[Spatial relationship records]
((
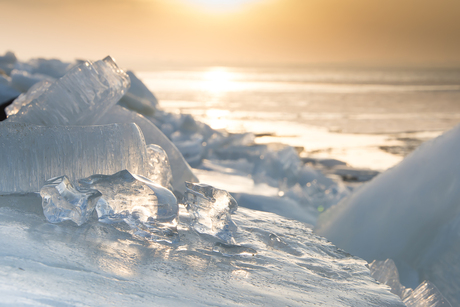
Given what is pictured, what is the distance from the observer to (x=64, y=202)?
1171mm

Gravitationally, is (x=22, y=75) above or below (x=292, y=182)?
above

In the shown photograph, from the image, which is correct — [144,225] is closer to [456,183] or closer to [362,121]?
[456,183]

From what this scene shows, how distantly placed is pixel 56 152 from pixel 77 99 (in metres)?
0.31

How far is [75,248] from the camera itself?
1.04 m

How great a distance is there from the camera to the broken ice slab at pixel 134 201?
125cm

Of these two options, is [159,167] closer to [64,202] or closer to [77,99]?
[77,99]

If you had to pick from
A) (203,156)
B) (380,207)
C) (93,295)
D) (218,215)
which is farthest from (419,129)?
(93,295)

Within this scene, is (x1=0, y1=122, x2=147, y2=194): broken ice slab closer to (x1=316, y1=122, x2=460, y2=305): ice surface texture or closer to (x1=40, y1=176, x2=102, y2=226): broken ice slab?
(x1=40, y1=176, x2=102, y2=226): broken ice slab

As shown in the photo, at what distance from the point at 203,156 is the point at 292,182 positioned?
1560 millimetres

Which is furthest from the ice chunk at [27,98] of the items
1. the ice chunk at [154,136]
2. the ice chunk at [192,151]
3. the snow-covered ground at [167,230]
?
the ice chunk at [192,151]

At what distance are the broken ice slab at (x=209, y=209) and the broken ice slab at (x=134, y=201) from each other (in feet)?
0.30

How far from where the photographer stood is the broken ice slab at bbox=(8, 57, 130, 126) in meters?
1.57

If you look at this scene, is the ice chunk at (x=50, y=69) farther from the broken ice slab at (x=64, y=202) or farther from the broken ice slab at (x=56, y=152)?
the broken ice slab at (x=64, y=202)

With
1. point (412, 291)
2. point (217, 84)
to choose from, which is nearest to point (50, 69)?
point (412, 291)
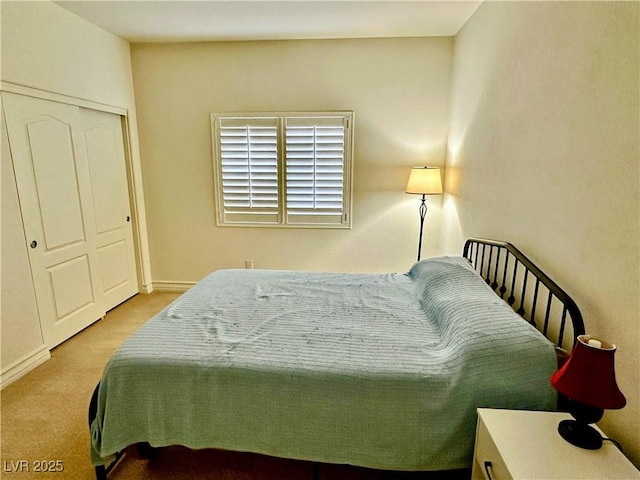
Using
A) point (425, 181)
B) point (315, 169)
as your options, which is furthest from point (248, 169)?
point (425, 181)

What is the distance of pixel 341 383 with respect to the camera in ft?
4.61

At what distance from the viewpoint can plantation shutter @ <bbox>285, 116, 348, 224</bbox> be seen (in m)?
3.66

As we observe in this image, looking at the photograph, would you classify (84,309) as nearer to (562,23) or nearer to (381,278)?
(381,278)

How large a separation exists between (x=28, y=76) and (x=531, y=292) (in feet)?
12.2

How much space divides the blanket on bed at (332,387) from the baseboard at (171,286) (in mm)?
2502

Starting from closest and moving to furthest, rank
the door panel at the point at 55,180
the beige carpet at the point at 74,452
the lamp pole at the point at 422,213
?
the beige carpet at the point at 74,452
the door panel at the point at 55,180
the lamp pole at the point at 422,213

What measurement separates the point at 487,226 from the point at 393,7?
6.42ft

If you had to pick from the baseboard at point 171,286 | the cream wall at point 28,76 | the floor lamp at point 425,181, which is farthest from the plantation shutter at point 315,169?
the cream wall at point 28,76

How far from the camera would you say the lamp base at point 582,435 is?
3.57 ft

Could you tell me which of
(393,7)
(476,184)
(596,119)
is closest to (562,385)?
(596,119)

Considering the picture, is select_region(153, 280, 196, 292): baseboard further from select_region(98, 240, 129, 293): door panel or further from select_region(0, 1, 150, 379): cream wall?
select_region(0, 1, 150, 379): cream wall

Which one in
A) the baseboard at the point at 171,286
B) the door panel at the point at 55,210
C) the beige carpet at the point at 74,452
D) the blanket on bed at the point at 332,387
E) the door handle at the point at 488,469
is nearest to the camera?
the door handle at the point at 488,469

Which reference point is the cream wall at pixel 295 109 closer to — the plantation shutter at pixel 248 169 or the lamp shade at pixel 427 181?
the plantation shutter at pixel 248 169

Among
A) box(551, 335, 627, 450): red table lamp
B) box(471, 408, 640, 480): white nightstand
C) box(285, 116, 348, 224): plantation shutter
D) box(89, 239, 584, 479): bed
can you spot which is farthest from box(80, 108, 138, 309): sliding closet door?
box(551, 335, 627, 450): red table lamp
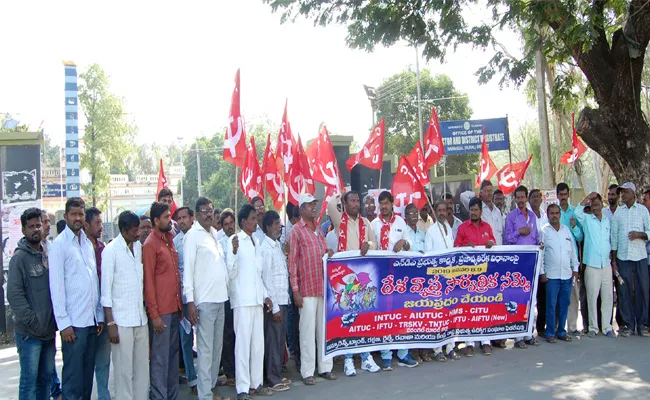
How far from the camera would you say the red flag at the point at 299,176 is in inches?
316

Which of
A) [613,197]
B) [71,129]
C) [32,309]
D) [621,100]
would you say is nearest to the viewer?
[32,309]

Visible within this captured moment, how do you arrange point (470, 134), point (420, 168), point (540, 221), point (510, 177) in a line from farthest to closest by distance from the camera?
point (470, 134) → point (510, 177) → point (420, 168) → point (540, 221)

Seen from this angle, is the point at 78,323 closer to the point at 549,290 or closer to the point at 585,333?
the point at 549,290

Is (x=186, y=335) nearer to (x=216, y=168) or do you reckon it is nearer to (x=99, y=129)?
(x=99, y=129)

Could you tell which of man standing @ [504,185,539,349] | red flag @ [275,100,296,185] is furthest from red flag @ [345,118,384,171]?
man standing @ [504,185,539,349]

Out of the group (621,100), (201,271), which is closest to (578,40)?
(621,100)

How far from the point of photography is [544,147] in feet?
59.0

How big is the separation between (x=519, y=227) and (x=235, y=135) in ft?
13.4

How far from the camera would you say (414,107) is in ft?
117

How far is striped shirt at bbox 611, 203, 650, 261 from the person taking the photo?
27.6 ft

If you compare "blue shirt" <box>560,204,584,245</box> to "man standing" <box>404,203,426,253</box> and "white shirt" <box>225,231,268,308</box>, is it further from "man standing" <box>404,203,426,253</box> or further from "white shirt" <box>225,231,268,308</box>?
"white shirt" <box>225,231,268,308</box>

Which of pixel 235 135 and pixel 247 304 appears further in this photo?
pixel 235 135

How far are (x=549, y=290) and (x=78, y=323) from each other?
6.01 m

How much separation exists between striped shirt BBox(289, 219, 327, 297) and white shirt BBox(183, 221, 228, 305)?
976mm
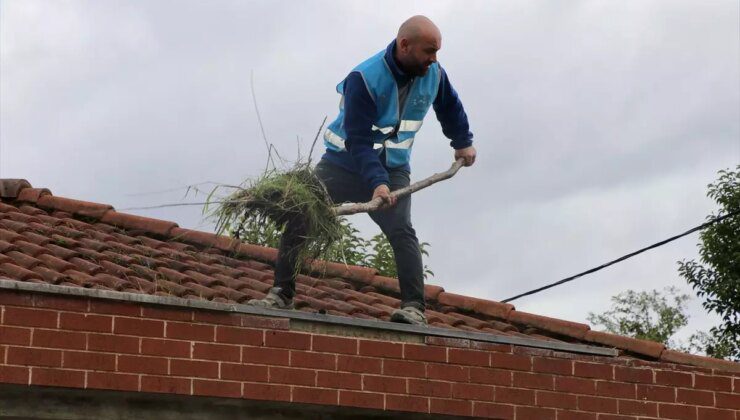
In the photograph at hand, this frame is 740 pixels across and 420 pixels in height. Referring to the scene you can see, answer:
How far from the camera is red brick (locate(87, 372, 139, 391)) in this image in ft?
19.1

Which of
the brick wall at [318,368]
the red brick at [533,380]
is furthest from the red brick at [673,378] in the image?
the red brick at [533,380]

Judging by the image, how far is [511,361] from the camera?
22.6 feet

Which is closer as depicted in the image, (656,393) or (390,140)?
(390,140)

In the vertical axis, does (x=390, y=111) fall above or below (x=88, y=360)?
above

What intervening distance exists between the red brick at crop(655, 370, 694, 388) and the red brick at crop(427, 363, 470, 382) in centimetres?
122

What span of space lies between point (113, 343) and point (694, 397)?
11.1 feet

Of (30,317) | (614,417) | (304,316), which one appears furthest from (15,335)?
(614,417)

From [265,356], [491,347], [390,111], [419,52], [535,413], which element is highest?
[419,52]

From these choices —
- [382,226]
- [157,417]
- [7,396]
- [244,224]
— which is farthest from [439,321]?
[7,396]

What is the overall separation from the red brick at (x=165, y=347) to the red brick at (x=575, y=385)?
2134 millimetres

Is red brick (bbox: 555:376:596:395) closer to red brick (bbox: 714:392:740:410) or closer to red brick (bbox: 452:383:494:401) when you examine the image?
red brick (bbox: 452:383:494:401)

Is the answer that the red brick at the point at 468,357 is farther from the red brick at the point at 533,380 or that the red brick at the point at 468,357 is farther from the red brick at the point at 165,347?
the red brick at the point at 165,347

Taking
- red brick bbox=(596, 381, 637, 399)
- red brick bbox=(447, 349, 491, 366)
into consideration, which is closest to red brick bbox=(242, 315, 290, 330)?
red brick bbox=(447, 349, 491, 366)

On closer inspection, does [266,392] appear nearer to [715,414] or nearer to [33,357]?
[33,357]
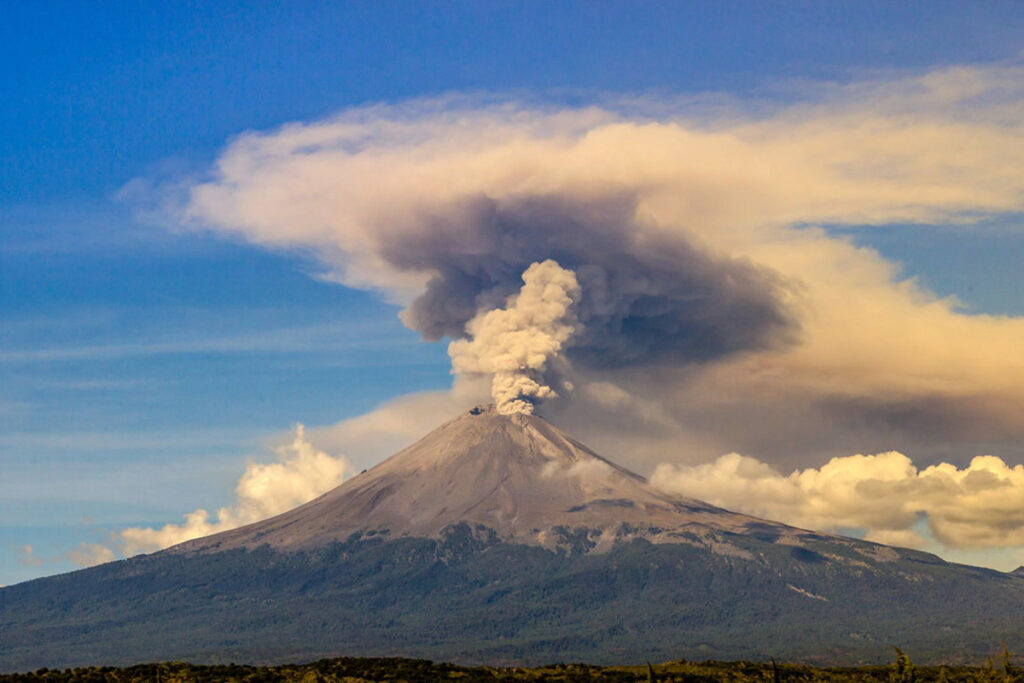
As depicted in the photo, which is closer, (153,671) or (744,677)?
))
__Set task__.
Reproduce the records verbatim, omitting all images they contain.

__Task solution__.
Given what is pictured, what is the distance from the observer to (x=64, y=202)?
1171mm

Gravitationally, is (x=22, y=75) above or below (x=292, y=182)?
above

In the shown photograph, from the image, which is correct — [144,225] is closer to [456,183] or closer to [362,121]?
[456,183]

From what this scene shows, how distantly placed is pixel 56 152 from pixel 77 99 (in metres)?
0.31

How far is [75,248] from the camera itself?
1.04 m

How great a distance is there from the camera to the broken ice slab at pixel 134 201?
125cm

Of these two options, is [159,167] closer to [64,202] or closer to [77,99]?
[77,99]

If you had to pick from
A) (203,156)
B) (380,207)
C) (93,295)
D) (218,215)
which is farthest from (419,129)?
(93,295)

Within this scene, is (x1=0, y1=122, x2=147, y2=194): broken ice slab closer to (x1=316, y1=122, x2=460, y2=305): ice surface texture or closer to (x1=40, y1=176, x2=102, y2=226): broken ice slab?
(x1=40, y1=176, x2=102, y2=226): broken ice slab

As shown in the photo, at what distance from the point at 203,156 is the point at 292,182 positioned?
1560 millimetres

Which is furthest from the ice chunk at [27,98] of the items
1. the ice chunk at [154,136]
2. the ice chunk at [192,151]
3. the snow-covered ground at [167,230]
?
the ice chunk at [192,151]

At what distance are the broken ice slab at (x=209, y=209) and the broken ice slab at (x=134, y=201) from each other (in feet)?
0.30

How far from where the photographer stood is the broken ice slab at bbox=(8, 57, 130, 126) in meters?
1.57

If you look at this scene, is the ice chunk at (x=50, y=69) farther from the broken ice slab at (x=64, y=202) or farther from the broken ice slab at (x=56, y=152)?
the broken ice slab at (x=64, y=202)

With
1. point (412, 291)
2. point (217, 84)
to choose from, which is nearest to point (50, 69)?
point (412, 291)
Using
A) point (425, 181)
B) point (315, 169)
as your options, which is furthest from point (248, 169)?
point (425, 181)

What is the distance of pixel 341 383 with respect to the camera in ft?
4.61

At what distance from the viewpoint can plantation shutter @ <bbox>285, 116, 348, 224</bbox> be seen (in m)?
3.66

As we observe in this image, looking at the photograph, would you classify (84,309) as nearer to (562,23) or nearer to (381,278)?
(381,278)

How large a separation exists between (x=28, y=76) and (x=531, y=292) (in feet)?
12.2

How much space divides the blanket on bed at (332,387) from the baseboard at (171,286) (in mm)?
2502

Starting from closest and moving to furthest, rank
the door panel at the point at 55,180
the beige carpet at the point at 74,452
the lamp pole at the point at 422,213
?
the beige carpet at the point at 74,452
the door panel at the point at 55,180
the lamp pole at the point at 422,213

What measurement separates the point at 487,226 from the point at 393,7?
6.42ft

If you had to pick from the baseboard at point 171,286 | the cream wall at point 28,76 | the floor lamp at point 425,181, which is farthest from the plantation shutter at point 315,169?
the cream wall at point 28,76

How far from the camera would you say the lamp base at point 582,435 is?
3.57 ft

Could you tell me which of
(393,7)
(476,184)
(596,119)
is closest to (562,385)?
(596,119)

Considering the picture, is select_region(153, 280, 196, 292): baseboard further from select_region(98, 240, 129, 293): door panel or further from select_region(0, 1, 150, 379): cream wall?
select_region(0, 1, 150, 379): cream wall

Which one in
A) the baseboard at the point at 171,286
B) the door panel at the point at 55,210
C) the beige carpet at the point at 74,452
D) the blanket on bed at the point at 332,387
E) the door handle at the point at 488,469
is nearest to the camera?
the door handle at the point at 488,469

Which reference point is the cream wall at pixel 295 109 closer to — the plantation shutter at pixel 248 169 or the lamp shade at pixel 427 181?
the plantation shutter at pixel 248 169

Among
A) box(551, 335, 627, 450): red table lamp
B) box(471, 408, 640, 480): white nightstand
C) box(285, 116, 348, 224): plantation shutter
D) box(89, 239, 584, 479): bed
can you spot which is farthest from box(80, 108, 138, 309): sliding closet door?
box(551, 335, 627, 450): red table lamp
How far from the camera would you say the red flag at the point at 299,176 is in inches?
316

Which of
A) [613,197]
B) [71,129]
C) [32,309]
D) [621,100]
would you say is nearest to the viewer?
[32,309]

Visible within this captured moment, how do you arrange point (470, 134), point (420, 168), point (540, 221), point (510, 177) in a line from farthest to closest by distance from the camera?
point (470, 134) → point (510, 177) → point (420, 168) → point (540, 221)

Seen from this angle, is the point at 78,323 closer to the point at 549,290 or closer to the point at 585,333?
the point at 549,290

Is (x=186, y=335) nearer to (x=216, y=168) or do you reckon it is nearer to (x=99, y=129)?
(x=99, y=129)

Could you tell which of man standing @ [504,185,539,349] | red flag @ [275,100,296,185] is furthest from red flag @ [345,118,384,171]?
man standing @ [504,185,539,349]

Out of the group (621,100), (201,271), which is closest to (578,40)?
(621,100)

How far from the point of photography is [544,147] in feet?
59.0

How big is the separation between (x=519, y=227) and (x=235, y=135) in ft?
13.4

How far from the camera would you say (414,107) is in ft?
117

How far is striped shirt at bbox 611, 203, 650, 261 from the person taking the photo?
27.6 ft

If you compare "blue shirt" <box>560,204,584,245</box> to "man standing" <box>404,203,426,253</box> and "white shirt" <box>225,231,268,308</box>, is it further from "man standing" <box>404,203,426,253</box> or further from "white shirt" <box>225,231,268,308</box>?
"white shirt" <box>225,231,268,308</box>

Which of pixel 235 135 and pixel 247 304 appears further in this photo?
pixel 235 135

How far are (x=549, y=290) and (x=78, y=323) from each other?
6.01 m

How much separation exists between striped shirt BBox(289, 219, 327, 297) and white shirt BBox(183, 221, 228, 305)?
976mm
In the photograph at hand, this frame is 740 pixels across and 420 pixels in height. Referring to the scene you can see, answer:
How far from the camera is red brick (locate(87, 372, 139, 391)) in this image in ft?
19.1

Which of
the brick wall at [318,368]
the red brick at [533,380]
is furthest from the red brick at [673,378] in the image?
the red brick at [533,380]

Judging by the image, how far is [511,361] from the camera?
22.6 feet

Which is closer as depicted in the image, (656,393) or (390,140)?
(390,140)

In the vertical axis, does (x=390, y=111) fall above or below (x=88, y=360)?
above

What intervening distance exists between the red brick at crop(655, 370, 694, 388) and the red brick at crop(427, 363, 470, 382) in centimetres?
122

What span of space lies between point (113, 343) and point (694, 397)?
11.1 feet

Of (30,317) | (614,417) | (304,316), which one appears furthest from (15,335)?
(614,417)

From [265,356], [491,347], [390,111], [419,52], [535,413], which element is highest?
[419,52]

From these choices —
- [382,226]
- [157,417]
- [7,396]
- [244,224]
— which is farthest from [439,321]?
[7,396]

What is the overall separation from the red brick at (x=165, y=347) to the red brick at (x=575, y=385)?
2134 millimetres

Is red brick (bbox: 555:376:596:395) closer to red brick (bbox: 714:392:740:410) or closer to red brick (bbox: 452:383:494:401) when you examine the image?
red brick (bbox: 452:383:494:401)

Is the answer that the red brick at the point at 468,357 is farther from the red brick at the point at 533,380 or that the red brick at the point at 468,357 is farther from the red brick at the point at 165,347?
the red brick at the point at 165,347

Taking
- red brick bbox=(596, 381, 637, 399)
- red brick bbox=(447, 349, 491, 366)
into consideration, which is closest to red brick bbox=(242, 315, 290, 330)?
red brick bbox=(447, 349, 491, 366)

On closer inspection, does [266,392] appear nearer to [715,414] or nearer to [33,357]?
[33,357]
As depicted in the photo, which is closer, (153,671) or (744,677)?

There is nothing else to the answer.